Stated goal:
Set down each entry exactly as given; pictures should not appear in the copy.

Data supplied:

────────────────

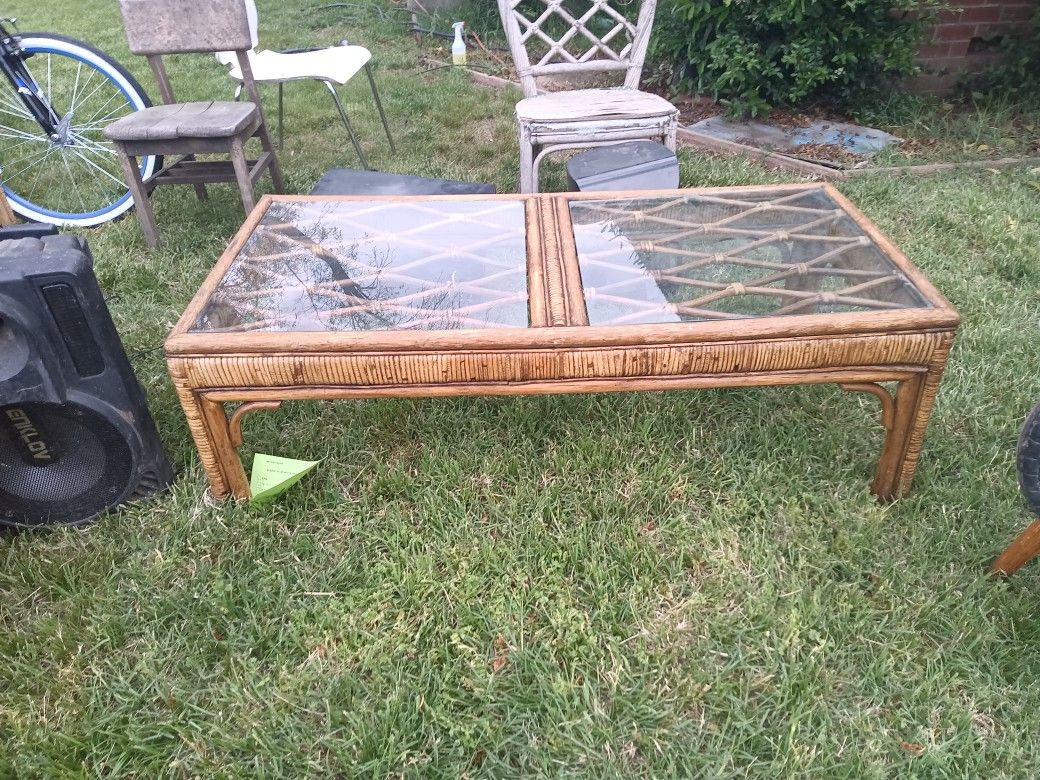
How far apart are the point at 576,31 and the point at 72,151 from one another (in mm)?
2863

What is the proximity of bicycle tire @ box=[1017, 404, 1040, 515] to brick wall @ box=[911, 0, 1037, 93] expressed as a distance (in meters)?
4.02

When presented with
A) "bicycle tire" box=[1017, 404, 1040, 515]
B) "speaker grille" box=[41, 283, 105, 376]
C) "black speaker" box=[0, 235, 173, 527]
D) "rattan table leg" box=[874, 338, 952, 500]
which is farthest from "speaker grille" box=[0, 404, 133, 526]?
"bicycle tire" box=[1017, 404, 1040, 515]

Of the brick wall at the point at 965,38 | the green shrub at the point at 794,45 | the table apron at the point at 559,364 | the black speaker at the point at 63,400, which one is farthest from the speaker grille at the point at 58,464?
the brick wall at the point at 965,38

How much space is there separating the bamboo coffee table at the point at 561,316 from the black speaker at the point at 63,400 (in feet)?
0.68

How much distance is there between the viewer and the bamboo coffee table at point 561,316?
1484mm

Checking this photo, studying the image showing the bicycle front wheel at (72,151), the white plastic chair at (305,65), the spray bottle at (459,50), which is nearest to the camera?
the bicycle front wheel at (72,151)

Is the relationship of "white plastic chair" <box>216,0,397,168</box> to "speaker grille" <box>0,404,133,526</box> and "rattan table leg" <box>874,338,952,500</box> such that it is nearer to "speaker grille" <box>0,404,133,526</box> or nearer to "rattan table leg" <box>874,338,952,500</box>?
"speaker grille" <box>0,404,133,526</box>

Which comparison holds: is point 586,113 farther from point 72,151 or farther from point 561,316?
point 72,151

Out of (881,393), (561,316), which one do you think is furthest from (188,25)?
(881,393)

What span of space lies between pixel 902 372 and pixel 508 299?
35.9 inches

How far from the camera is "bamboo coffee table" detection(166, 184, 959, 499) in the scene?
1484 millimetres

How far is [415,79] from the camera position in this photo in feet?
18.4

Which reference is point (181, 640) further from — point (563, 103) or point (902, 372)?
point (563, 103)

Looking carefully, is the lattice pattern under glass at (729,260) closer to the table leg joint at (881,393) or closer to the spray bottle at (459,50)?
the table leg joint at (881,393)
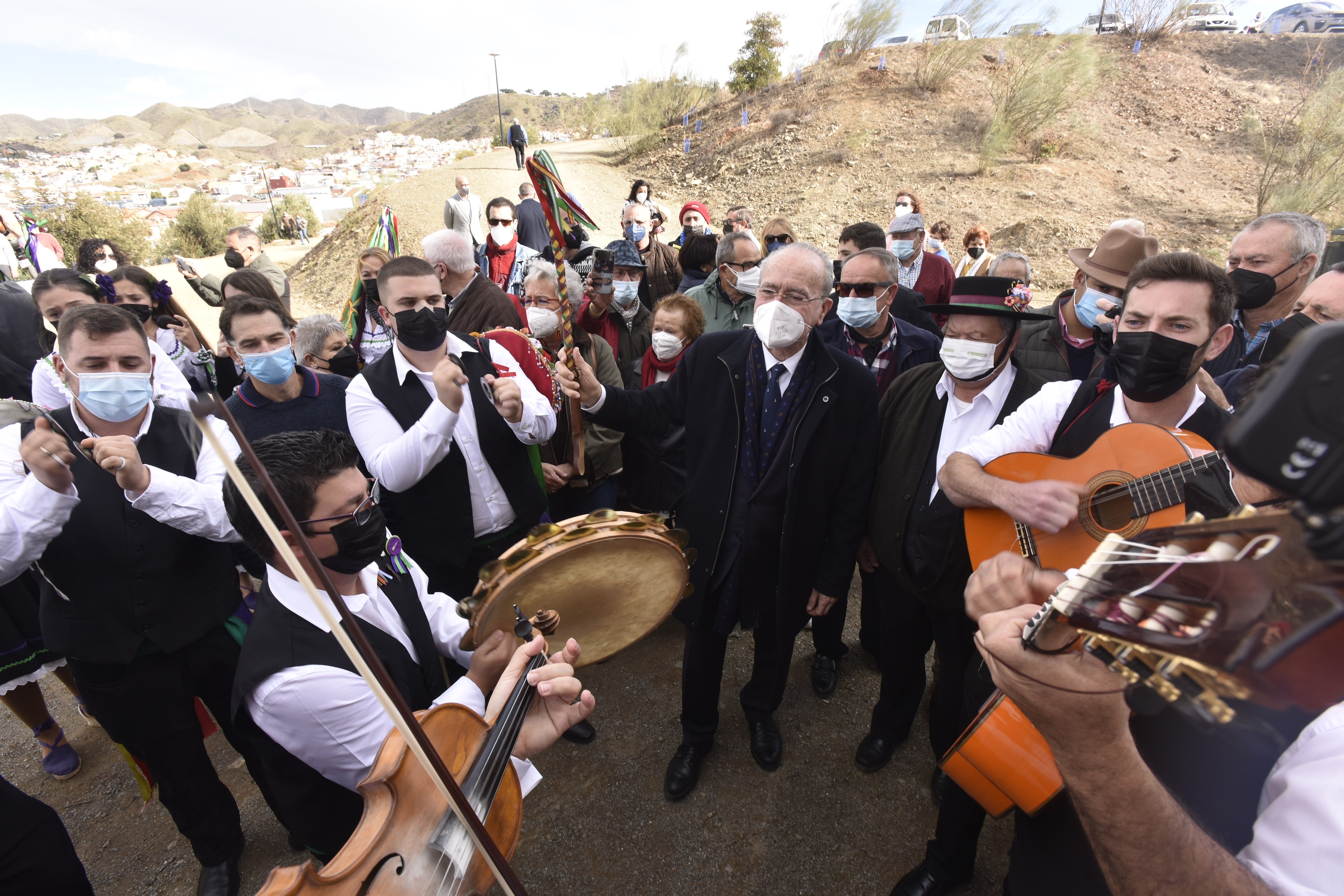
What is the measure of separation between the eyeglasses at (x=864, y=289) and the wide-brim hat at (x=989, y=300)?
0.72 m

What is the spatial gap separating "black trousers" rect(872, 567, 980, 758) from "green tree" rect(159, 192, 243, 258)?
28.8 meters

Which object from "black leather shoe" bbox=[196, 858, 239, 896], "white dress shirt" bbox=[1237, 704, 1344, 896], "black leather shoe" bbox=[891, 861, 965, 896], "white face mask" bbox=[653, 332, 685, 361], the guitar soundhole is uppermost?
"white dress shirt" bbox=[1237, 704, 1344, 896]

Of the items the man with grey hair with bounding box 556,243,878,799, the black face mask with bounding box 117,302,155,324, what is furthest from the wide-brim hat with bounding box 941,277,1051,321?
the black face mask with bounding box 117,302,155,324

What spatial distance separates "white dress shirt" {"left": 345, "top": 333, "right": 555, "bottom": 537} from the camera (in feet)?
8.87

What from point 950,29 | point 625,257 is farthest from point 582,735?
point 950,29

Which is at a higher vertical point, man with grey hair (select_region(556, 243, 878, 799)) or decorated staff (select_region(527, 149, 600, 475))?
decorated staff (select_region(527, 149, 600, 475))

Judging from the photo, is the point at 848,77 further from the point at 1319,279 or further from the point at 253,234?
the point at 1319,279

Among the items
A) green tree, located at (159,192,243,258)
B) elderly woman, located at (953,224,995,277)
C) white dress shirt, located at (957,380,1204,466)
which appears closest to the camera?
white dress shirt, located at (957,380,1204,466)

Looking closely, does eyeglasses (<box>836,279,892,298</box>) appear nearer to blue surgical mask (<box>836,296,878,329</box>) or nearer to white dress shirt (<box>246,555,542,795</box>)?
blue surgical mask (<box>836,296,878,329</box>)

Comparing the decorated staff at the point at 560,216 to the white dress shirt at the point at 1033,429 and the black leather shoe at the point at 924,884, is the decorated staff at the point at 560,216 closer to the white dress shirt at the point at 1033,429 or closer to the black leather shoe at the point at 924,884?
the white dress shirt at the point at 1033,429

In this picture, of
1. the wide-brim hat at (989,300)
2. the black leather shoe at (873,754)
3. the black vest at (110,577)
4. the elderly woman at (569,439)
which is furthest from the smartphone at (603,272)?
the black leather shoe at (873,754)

────────────────

Exercise answer:
How far apart are the point at 576,31 and the point at 72,151 from one another (in mm)?
2863

What is the proximity of bicycle tire @ box=[1017, 404, 1040, 515] to brick wall @ box=[911, 0, 1037, 93] expressed as a distance (in meters)?
4.02

When presented with
A) "bicycle tire" box=[1017, 404, 1040, 515]
B) "speaker grille" box=[41, 283, 105, 376]
C) "black speaker" box=[0, 235, 173, 527]
D) "rattan table leg" box=[874, 338, 952, 500]
which is farthest from "speaker grille" box=[0, 404, 133, 526]?
"bicycle tire" box=[1017, 404, 1040, 515]

Of the brick wall at the point at 965,38 | the green shrub at the point at 794,45 | the table apron at the point at 559,364 | the black speaker at the point at 63,400, which one is farthest from the speaker grille at the point at 58,464?
the brick wall at the point at 965,38

How much space is there separating the bamboo coffee table at the point at 561,316 from the black speaker at the point at 63,400 (in feet)?
0.68

How much distance is there between the viewer and the bamboo coffee table at point 561,316?
1484mm

Checking this photo, studying the image showing the bicycle front wheel at (72,151), the white plastic chair at (305,65), the spray bottle at (459,50), which is nearest to the camera?
the bicycle front wheel at (72,151)

Is the relationship of "white plastic chair" <box>216,0,397,168</box> to "speaker grille" <box>0,404,133,526</box> and "rattan table leg" <box>874,338,952,500</box> such that it is nearer to "speaker grille" <box>0,404,133,526</box> or nearer to "rattan table leg" <box>874,338,952,500</box>?
"speaker grille" <box>0,404,133,526</box>

Which comparison holds: is point 586,113 farther from point 72,151 or farther from point 561,316?
point 72,151

Out of (881,393), (561,316), which one do you think is furthest from (188,25)?
(881,393)

What span of space lies between pixel 902 372 and pixel 508 299?
35.9 inches

How far from the camera is "bamboo coffee table" detection(166, 184, 959, 499) in the scene?
1484 millimetres

How far is [415,79] from the camera position in this photo in feet?
18.4

Which reference is point (181, 640) further from — point (563, 103) or point (902, 372)?
point (563, 103)

Looking carefully, is the lattice pattern under glass at (729,260) closer to the table leg joint at (881,393) or closer to the spray bottle at (459,50)?
the table leg joint at (881,393)
What is the measure of separation between the eyeglasses at (x=864, y=289) and the wide-brim hat at (x=989, y=300)?
0.72 m

What is the spatial gap separating "black trousers" rect(872, 567, 980, 758) from "green tree" rect(159, 192, 243, 258)?
28.8 meters

Which object from "black leather shoe" bbox=[196, 858, 239, 896], "white dress shirt" bbox=[1237, 704, 1344, 896], "black leather shoe" bbox=[891, 861, 965, 896], "white face mask" bbox=[653, 332, 685, 361], the guitar soundhole is uppermost?
"white dress shirt" bbox=[1237, 704, 1344, 896]

Of the items the man with grey hair with bounding box 556,243,878,799, the black face mask with bounding box 117,302,155,324, what is furthest from the wide-brim hat with bounding box 941,277,1051,321?
the black face mask with bounding box 117,302,155,324

What spatial distance separates "white dress shirt" {"left": 345, "top": 333, "right": 555, "bottom": 537} from the camera (in feet)?
8.87

What from point 950,29 | point 625,257 is farthest from point 582,735?
point 950,29

Which is at a higher vertical point, man with grey hair (select_region(556, 243, 878, 799)) or decorated staff (select_region(527, 149, 600, 475))?
decorated staff (select_region(527, 149, 600, 475))

Judging from the photo, is the point at 848,77 further from the point at 1319,279 or further from the point at 253,234?
the point at 1319,279

Among the items
A) green tree, located at (159,192,243,258)
B) elderly woman, located at (953,224,995,277)
C) white dress shirt, located at (957,380,1204,466)
which appears closest to the camera?
white dress shirt, located at (957,380,1204,466)

Looking closely, does eyeglasses (<box>836,279,892,298</box>) appear nearer to blue surgical mask (<box>836,296,878,329</box>) or nearer to white dress shirt (<box>246,555,542,795</box>)?
blue surgical mask (<box>836,296,878,329</box>)

Comparing the decorated staff at the point at 560,216 to the white dress shirt at the point at 1033,429 and the black leather shoe at the point at 924,884, is the decorated staff at the point at 560,216 closer to the white dress shirt at the point at 1033,429 or closer to the black leather shoe at the point at 924,884?
the white dress shirt at the point at 1033,429

In this picture, of
1. the wide-brim hat at (989,300)
2. the black leather shoe at (873,754)
3. the black vest at (110,577)
4. the elderly woman at (569,439)
which is furthest from the smartphone at (603,272)?
the black leather shoe at (873,754)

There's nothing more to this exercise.